Всего четыре сокровища:
кисть, краска, тушечница да бумага.
«А печать, – добавляю я, – с красной тушью?»
«Да, и печать».
«Что это за дерево?» – спрашивает она.
Ей это нужно для нового стихотворения,
но у всех деревьев
одинаково тёмные морщинистые стволы:
где липа, где вяз, где клен
попробуй, пойми –
только иероглифы в их белом сне
непереводимые имена.
Я нахожу на тропинке под снегом кленовый лист
уже потерявший осенние цвета:
сангина, сепия, – обтрепанная ладошка земли
«Мaple tree – кажется так на английском,
а на китайском не знаю».
Она долго его рассматривает,
крутит в руках,
убирает в сумочку.
Я думаю о «четырех сокровищах»,
о том, что здесь даже они не нужны,
достаточно наших следов
под этими деревьями
на свежем снегу –
сверху легко прочитать.
STROLLING IN THE ALEXANDER GARDENS WITH CHINESE POETS
"In Beijing," she says,
"snow falls and melts, but here it stays."

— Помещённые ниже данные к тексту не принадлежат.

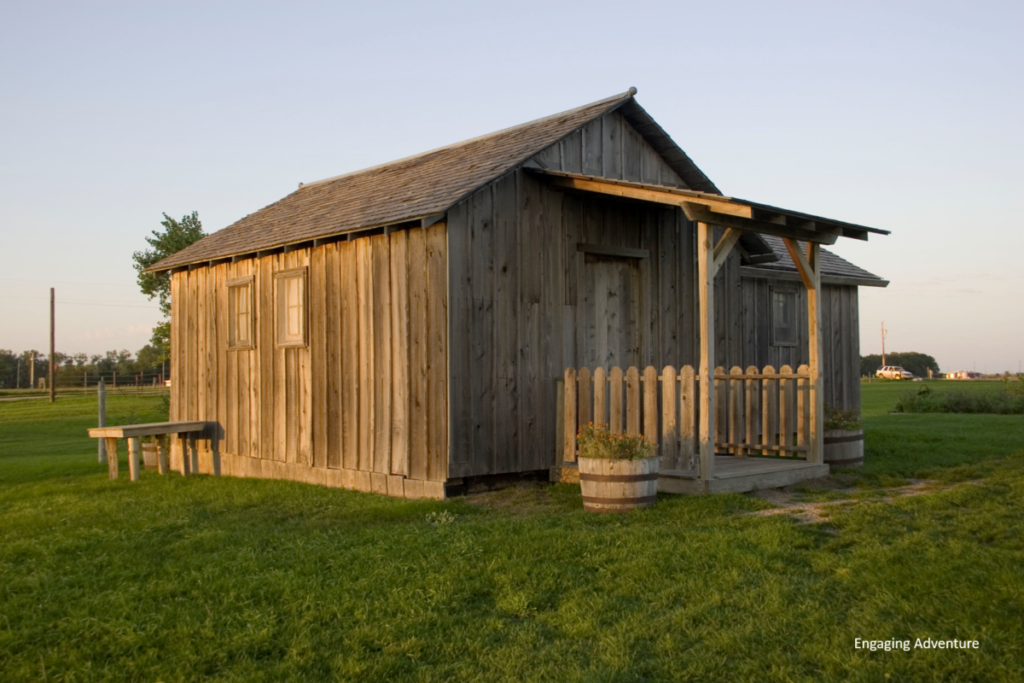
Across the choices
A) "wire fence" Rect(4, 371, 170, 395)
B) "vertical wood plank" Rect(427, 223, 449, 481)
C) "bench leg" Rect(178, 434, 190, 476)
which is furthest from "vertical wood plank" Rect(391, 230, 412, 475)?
"wire fence" Rect(4, 371, 170, 395)

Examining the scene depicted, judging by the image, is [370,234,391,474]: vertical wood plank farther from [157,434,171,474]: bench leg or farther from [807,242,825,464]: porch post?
[157,434,171,474]: bench leg

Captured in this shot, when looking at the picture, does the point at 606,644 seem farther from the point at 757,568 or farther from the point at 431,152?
the point at 431,152

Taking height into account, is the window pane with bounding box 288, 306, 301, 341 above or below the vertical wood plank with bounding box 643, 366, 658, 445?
above

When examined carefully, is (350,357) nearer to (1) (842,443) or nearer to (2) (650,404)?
(2) (650,404)

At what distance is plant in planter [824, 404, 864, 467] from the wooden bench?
34.1 feet

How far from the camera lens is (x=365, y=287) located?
11.9m

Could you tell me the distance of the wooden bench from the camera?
48.6 feet

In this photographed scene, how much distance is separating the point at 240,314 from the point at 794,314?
1041cm

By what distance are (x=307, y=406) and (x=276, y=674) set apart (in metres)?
8.27

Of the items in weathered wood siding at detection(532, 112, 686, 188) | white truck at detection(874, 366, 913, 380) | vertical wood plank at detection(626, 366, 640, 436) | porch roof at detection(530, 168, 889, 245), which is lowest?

In the past, poets wrote top to bottom,
like rain and snow.
There are only four treasures:
brush, ink, inkwell and paper.
"What about a stamp," I add, "with red ink?"
"Yes, a stamp too."
"What is this tree called?" she asks.
She needs the name for a new poem,
but all the trees
have the same dark, furrowed trunks:
go figure
if it's a linden or a maple or an elm --
cryptic characters in their white sleep,
untranslatable names.
On the path under the snow I find a maple leaf
whose autumn colors have faded,
sepia and sanguine -- the earth's frayed hand.
"Maple tree is what it's called in English, I believe,
but I don't know Chinese."
She stares at it for a while,
turns it around,
puts it in her purse.
I think of the "four treasures":
even they seem unnecessary here,
it's enough that our footprints
are in the snow
under the trees,
easy to read from above.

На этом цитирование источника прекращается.